2019 yılının üçüncü gününde Aziz Milletime sağlıklı, mutlu, huzurlu ve barış içinde, bereketi bol bir yıl diliyorum. 

Acı ve tatlı günlerini geride bıraktığımız 2018 yılı, 600 yıllık gurur abidemiz koca Osmanlı İmparatorluğunu tarihe gömen Birinci Cihan Harbini kaybedişimizin, 2019 yılı da Osmanlının külleri arasından neşet eden Efsane Kurtuluşumuzun yüzüncü yılları olmakla, tarihimizde özel ve anlamlı yer bulmaktadır. 

Malumları, Birinci Cihan Harbini; 

- Bulgaristan 29 Eylül 1918’de, 

- Osmanlı İmparatorluğu 30 Ekim 1918’de, 

- Avusturya Macaristan İmparatorluğu 3 Kasım 1918’de, 

- Almanya da 11 Kasım 1918’,de ateşkes anlaşmalarını imzalayarak sonlandırmışlardı. Ardından sıra barış antlaşmalarına geliyordu. 

Barış antlaşması için müttefikler, 18 Ocak 1919’da Paris’te Versailles Sarayında, tam Alman İmparatorluğunun kuruluşunun 48nci yıldönümü gününde toplandılar. 32 ülkenin delegelerinin katıldığı konferansta ABD, İngiltere, Fransa ve İtalya hakim rolünü oynuyorlardı. Buna rağmen menfaatlerin çatıştığı ve beklentilerin farklılığı nedeni ile ancak üç buçuk ayda, Almanya için hazırlanan barış antlaşması taslağı 7 Mayıs’ta Almanya’ya tebliğ edilebilmişti. Taslak üzerindeki müzakereler de 28 Haziran 1919’da tamamlanarak Versailles Antlaşması imzalanmıştı. 

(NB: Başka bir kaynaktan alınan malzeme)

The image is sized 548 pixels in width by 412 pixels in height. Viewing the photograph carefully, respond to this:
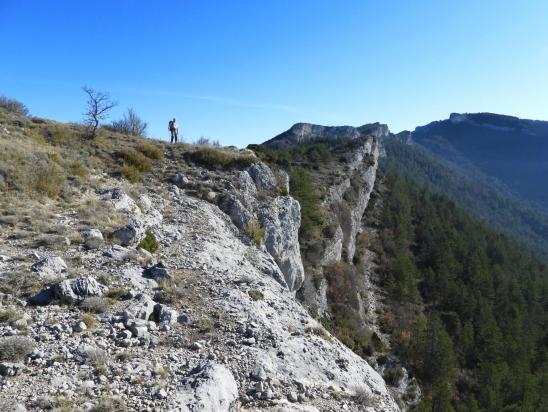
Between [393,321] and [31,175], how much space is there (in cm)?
4758

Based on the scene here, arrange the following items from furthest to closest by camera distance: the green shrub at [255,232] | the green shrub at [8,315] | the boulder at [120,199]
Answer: the green shrub at [255,232] → the boulder at [120,199] → the green shrub at [8,315]

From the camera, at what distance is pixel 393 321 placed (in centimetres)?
5303

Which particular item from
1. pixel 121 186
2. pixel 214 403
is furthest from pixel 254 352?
pixel 121 186

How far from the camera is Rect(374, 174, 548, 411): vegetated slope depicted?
153 ft

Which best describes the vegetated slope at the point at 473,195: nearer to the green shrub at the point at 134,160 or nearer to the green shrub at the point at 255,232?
the green shrub at the point at 255,232

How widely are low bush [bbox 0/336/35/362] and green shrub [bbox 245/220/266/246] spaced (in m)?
12.1

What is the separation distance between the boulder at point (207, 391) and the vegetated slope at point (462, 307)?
1291 inches

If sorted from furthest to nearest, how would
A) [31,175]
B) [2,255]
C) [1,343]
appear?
[31,175]
[2,255]
[1,343]

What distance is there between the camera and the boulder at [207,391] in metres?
7.63

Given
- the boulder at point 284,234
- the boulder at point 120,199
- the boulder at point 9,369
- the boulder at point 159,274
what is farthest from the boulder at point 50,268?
the boulder at point 284,234

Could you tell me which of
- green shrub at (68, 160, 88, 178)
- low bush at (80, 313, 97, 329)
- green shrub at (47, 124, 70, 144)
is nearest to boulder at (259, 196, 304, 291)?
green shrub at (68, 160, 88, 178)

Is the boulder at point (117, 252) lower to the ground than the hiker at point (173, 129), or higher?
lower

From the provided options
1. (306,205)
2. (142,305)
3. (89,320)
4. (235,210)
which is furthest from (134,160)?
(306,205)

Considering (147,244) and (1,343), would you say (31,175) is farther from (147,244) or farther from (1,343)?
(1,343)
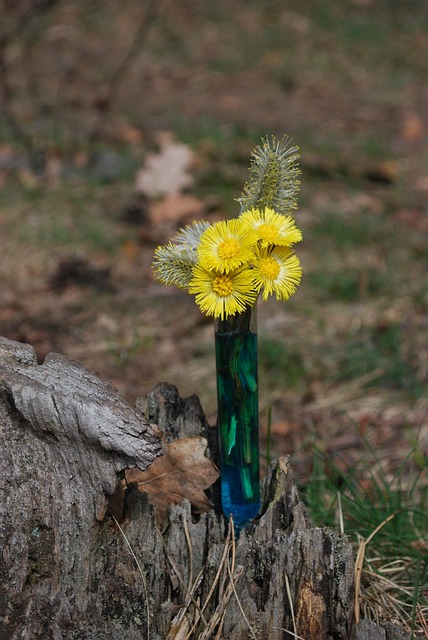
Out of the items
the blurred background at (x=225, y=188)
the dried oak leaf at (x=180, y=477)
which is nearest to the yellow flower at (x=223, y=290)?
the dried oak leaf at (x=180, y=477)

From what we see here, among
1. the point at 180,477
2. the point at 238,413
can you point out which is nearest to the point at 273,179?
the point at 238,413

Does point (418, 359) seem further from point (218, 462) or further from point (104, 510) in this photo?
point (104, 510)

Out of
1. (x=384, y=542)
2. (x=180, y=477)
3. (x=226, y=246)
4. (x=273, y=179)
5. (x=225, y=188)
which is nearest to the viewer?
(x=226, y=246)

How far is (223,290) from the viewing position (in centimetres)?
172

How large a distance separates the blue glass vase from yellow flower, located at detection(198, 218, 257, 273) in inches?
5.8

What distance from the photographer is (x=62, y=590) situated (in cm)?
175

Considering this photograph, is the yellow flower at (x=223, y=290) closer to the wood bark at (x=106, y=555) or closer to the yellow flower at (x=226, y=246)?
the yellow flower at (x=226, y=246)

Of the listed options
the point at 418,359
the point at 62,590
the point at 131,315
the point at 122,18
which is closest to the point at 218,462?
the point at 62,590

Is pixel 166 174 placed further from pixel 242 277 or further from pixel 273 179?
pixel 242 277

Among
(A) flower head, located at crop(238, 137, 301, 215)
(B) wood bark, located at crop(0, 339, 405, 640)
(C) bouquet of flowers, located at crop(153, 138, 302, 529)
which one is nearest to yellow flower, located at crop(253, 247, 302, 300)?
(C) bouquet of flowers, located at crop(153, 138, 302, 529)

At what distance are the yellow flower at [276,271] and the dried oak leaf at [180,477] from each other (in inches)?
19.0

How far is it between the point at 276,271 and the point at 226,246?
Result: 0.46ft

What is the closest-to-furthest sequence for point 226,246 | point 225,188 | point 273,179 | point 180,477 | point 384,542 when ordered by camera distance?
point 226,246 → point 273,179 → point 180,477 → point 384,542 → point 225,188

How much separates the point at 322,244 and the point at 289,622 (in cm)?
320
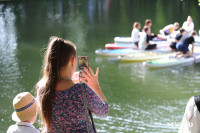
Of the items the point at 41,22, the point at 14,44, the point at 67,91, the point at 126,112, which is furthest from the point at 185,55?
the point at 41,22

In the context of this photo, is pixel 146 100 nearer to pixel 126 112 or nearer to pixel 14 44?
pixel 126 112

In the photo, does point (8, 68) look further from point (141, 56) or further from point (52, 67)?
point (52, 67)

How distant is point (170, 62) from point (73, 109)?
8515 millimetres

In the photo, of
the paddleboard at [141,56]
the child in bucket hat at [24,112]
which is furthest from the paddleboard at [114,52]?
the child in bucket hat at [24,112]

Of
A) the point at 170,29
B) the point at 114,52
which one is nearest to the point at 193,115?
the point at 114,52

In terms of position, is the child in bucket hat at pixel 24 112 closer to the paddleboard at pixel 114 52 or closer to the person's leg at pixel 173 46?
the paddleboard at pixel 114 52

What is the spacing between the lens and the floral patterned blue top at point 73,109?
2.39 meters

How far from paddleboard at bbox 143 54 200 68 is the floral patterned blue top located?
809cm

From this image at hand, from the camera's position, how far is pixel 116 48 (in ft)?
41.5

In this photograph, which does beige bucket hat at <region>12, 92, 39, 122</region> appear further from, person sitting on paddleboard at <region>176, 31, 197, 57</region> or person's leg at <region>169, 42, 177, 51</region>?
person's leg at <region>169, 42, 177, 51</region>

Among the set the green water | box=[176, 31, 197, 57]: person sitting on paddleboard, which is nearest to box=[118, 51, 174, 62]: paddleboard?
the green water

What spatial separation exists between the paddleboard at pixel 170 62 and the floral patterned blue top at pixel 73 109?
26.5ft

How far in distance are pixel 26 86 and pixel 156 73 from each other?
150 inches

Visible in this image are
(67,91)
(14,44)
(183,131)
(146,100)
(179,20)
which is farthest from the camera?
(179,20)
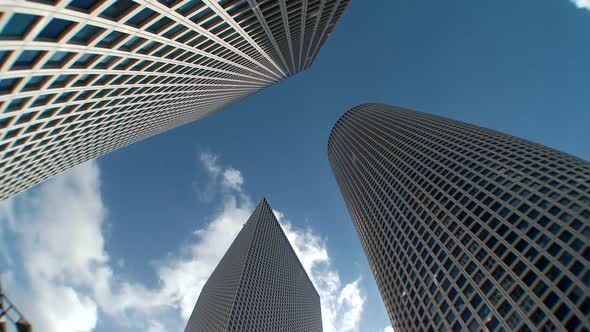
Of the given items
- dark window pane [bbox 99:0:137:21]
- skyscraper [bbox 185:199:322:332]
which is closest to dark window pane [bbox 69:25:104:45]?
dark window pane [bbox 99:0:137:21]

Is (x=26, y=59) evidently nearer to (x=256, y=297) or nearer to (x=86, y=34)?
(x=86, y=34)

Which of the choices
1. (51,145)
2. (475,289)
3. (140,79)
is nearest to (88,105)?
(140,79)

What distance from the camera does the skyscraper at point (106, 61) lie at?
837 inches

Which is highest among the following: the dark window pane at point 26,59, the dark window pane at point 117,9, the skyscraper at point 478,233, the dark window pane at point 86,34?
the dark window pane at point 117,9

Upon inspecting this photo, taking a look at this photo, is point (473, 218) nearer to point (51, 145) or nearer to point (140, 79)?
point (140, 79)

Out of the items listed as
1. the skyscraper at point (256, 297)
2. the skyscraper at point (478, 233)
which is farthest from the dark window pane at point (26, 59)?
the skyscraper at point (256, 297)

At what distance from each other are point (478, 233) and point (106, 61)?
6115cm

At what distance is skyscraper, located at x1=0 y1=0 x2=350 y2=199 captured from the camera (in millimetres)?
21250

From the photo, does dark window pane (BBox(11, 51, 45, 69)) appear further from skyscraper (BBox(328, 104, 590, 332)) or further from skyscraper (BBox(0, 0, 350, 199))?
skyscraper (BBox(328, 104, 590, 332))

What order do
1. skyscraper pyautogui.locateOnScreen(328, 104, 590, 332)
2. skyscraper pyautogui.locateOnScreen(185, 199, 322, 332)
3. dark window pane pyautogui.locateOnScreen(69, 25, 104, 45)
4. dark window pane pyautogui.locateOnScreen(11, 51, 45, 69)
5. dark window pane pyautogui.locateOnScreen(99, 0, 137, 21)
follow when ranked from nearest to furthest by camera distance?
dark window pane pyautogui.locateOnScreen(11, 51, 45, 69)
dark window pane pyautogui.locateOnScreen(99, 0, 137, 21)
dark window pane pyautogui.locateOnScreen(69, 25, 104, 45)
skyscraper pyautogui.locateOnScreen(328, 104, 590, 332)
skyscraper pyautogui.locateOnScreen(185, 199, 322, 332)

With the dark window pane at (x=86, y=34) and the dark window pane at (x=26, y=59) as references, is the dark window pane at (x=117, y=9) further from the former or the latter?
the dark window pane at (x=26, y=59)

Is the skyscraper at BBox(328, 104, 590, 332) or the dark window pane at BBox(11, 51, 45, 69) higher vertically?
the dark window pane at BBox(11, 51, 45, 69)

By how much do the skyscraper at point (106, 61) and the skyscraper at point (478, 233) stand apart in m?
46.5

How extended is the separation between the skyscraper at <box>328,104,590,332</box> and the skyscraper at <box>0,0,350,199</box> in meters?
46.5
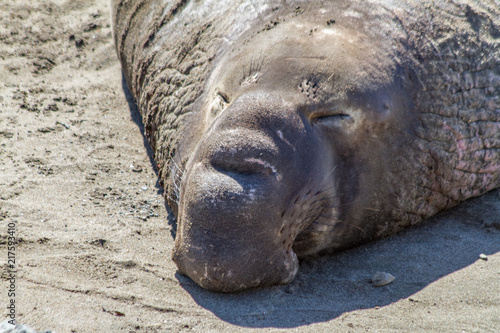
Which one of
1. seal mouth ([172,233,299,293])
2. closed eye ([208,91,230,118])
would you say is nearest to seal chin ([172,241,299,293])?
seal mouth ([172,233,299,293])

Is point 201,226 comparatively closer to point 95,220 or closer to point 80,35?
point 95,220

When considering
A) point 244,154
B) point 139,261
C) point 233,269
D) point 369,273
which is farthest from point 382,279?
point 139,261

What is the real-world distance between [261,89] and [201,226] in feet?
2.52

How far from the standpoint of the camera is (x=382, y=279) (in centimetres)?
299

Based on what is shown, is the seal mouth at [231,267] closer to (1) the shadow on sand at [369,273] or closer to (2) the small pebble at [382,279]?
(1) the shadow on sand at [369,273]

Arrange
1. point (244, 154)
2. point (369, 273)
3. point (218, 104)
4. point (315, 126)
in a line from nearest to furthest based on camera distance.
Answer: point (244, 154)
point (315, 126)
point (369, 273)
point (218, 104)

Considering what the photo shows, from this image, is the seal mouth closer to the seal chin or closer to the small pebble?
the seal chin

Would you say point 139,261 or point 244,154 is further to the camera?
point 139,261

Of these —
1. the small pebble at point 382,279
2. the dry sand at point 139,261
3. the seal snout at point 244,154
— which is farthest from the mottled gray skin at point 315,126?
the small pebble at point 382,279

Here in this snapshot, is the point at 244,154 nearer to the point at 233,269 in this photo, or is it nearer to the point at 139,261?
the point at 233,269

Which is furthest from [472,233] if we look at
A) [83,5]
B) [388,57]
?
[83,5]

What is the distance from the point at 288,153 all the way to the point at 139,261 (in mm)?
989

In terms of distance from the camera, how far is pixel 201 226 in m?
2.72

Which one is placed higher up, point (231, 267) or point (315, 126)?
point (315, 126)
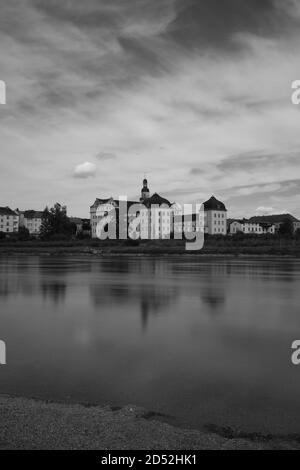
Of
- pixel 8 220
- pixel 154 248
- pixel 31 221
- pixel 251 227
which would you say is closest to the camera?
pixel 154 248

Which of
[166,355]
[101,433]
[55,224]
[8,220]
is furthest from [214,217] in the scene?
[101,433]

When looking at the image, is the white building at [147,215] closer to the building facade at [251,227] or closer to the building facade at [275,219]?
the building facade at [251,227]

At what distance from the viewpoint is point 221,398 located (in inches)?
290

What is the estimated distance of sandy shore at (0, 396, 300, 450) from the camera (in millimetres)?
5426

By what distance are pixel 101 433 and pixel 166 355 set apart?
4535mm

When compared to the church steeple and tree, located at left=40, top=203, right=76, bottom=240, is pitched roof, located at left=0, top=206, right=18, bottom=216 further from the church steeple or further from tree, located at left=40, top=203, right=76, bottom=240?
the church steeple

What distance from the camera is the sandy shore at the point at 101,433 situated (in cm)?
543

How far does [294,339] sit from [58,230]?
11335 cm

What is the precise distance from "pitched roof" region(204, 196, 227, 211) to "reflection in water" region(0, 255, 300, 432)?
116107mm

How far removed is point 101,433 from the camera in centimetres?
573

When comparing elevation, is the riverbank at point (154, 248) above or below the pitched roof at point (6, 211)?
below

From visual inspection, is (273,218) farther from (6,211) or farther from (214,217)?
(6,211)

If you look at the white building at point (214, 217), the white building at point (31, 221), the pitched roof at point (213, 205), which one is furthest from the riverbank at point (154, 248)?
the white building at point (31, 221)

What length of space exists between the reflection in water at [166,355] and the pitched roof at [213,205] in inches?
4571
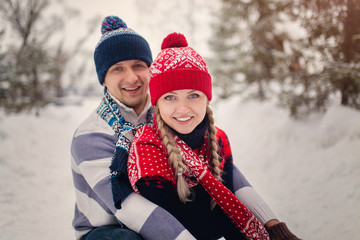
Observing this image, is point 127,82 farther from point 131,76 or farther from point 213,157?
point 213,157

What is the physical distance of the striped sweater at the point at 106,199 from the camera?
4.55ft

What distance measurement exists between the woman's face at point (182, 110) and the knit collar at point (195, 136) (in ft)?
0.12

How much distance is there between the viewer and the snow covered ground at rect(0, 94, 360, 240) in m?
2.65

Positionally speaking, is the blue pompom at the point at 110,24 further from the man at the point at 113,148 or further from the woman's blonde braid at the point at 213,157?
the woman's blonde braid at the point at 213,157

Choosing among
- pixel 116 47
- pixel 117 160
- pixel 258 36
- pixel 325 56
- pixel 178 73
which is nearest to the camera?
pixel 117 160

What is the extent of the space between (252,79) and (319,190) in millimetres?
5129

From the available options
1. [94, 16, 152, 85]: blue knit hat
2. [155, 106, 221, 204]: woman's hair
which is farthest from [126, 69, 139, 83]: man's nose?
[155, 106, 221, 204]: woman's hair

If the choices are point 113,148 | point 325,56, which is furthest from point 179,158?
point 325,56

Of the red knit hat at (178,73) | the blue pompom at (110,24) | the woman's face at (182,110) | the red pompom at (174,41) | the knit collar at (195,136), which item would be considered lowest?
the knit collar at (195,136)

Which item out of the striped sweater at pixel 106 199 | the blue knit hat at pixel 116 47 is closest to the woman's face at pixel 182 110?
the striped sweater at pixel 106 199

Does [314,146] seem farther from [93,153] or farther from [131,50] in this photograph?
[93,153]

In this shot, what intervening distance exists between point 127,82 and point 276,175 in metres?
3.12

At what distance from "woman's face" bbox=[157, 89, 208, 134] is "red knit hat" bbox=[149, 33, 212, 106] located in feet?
0.17

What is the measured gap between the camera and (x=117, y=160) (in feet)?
4.94
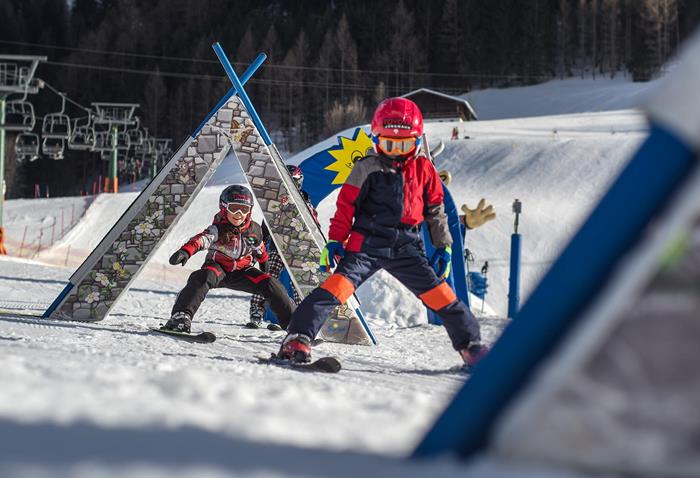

Bu ilk antlaşma idi ve yedi buçuk ay sürmüştü. 

Bilahare üç buçuk  ay sonra Avusturya ile (10 Eylül 1919), iki buçuk ay sonra Bulgaristan’la (27 Kasım 1919) ve sekiz buçuk ay sonra 10 Ağustos 1920’de de Osmanlı İmparatorluğu ile antlaşma yapılabilmişti. 

Tabii bu antlaşmalardan, sadece Osmanlı Hükümetinin imzaladığı Sevr antlaşmasının uygulanamadığı malumlarıdır. 

Görüldüğü gibi ateşkes anlaşmalarını müteakip Birinci Dünya Harbini sonuçlandırma faaliyetlerinin ilk yüzüncü yıllarını bu yıl idrak edeceğiz. 

Birinci Dünya Harbi sonunda galipler masasındaki 28 devlet yanında İngiltere, Fransa ve İtalya’nın beklenti ve çıkarları, tabii karar safhasını etkilemiştir. 

İngiltere en büyük payı elde etme, Fransa 1870 yenilgisi ile kırılan milli gururunu tatmin etmenin yanında Almanya’ya yeni bir  rövanş verme çabası içinde idi. İtalya ise Doğu Akdeniz, Ege ve Anadolu’daki talepleri için Yunanistan’ın tercihi nedeni ile kendisini galiplerin fakir ortağı gibi görmenin sıkıntısını yaşıyordu. 

Bu anlaşmazlıklar nedeni ile Sevr Antlaşması Mondros Ateşkes Antlaşmasından tam 22 ay 10 gün sonra imzalanabilmiş ve bu sürecin 19 Mayıs 1919’a kadar olan kısmı Kurtuluş Savaşı hazırlıkları için kullanılmıştır. 

Bilahare Anadolu derlenip toplanmış, Kurtuluş Savaşı’nın siyasi ayağı, silahlı gücü ve konsepti oluşturulmuş, millet ayağa kaldırılarak ZAFER’e ulaşılmıştır. 

Mondros ile Sevr arasında, örneğin Almanya gibi daha kısa sürede yapılacak bir antlaşma, herhalde Kurtuluş Savaşını etkileyebilecek, belki de zora sokacaktı. 

Değerli okurlarım, 

Aynı şekilde 1974’te Kıbrıs Barış Harekâtı’nın hemen sonrasında Yunanistan’ı masaya oturtabilse idik bugün bölgede barış ve huzur hakim olurdu diye değerlendirmekteyim. 

1918 ve ilk yüzüncü yıldönümünde Efsane Kurtuluş Savaşımızın şan ve şeref dolu tarihinin başta üniversitelerimiz olmak üzere ilgili bütün kurum ve kuruluşlarca araştırılıp inceleneceğini ve yayınlanacağını bekleyip göreceğiz. 

Bu vesile ile tekrar barış ve huzur içinde bereketli yeni bir yıl diliyorum.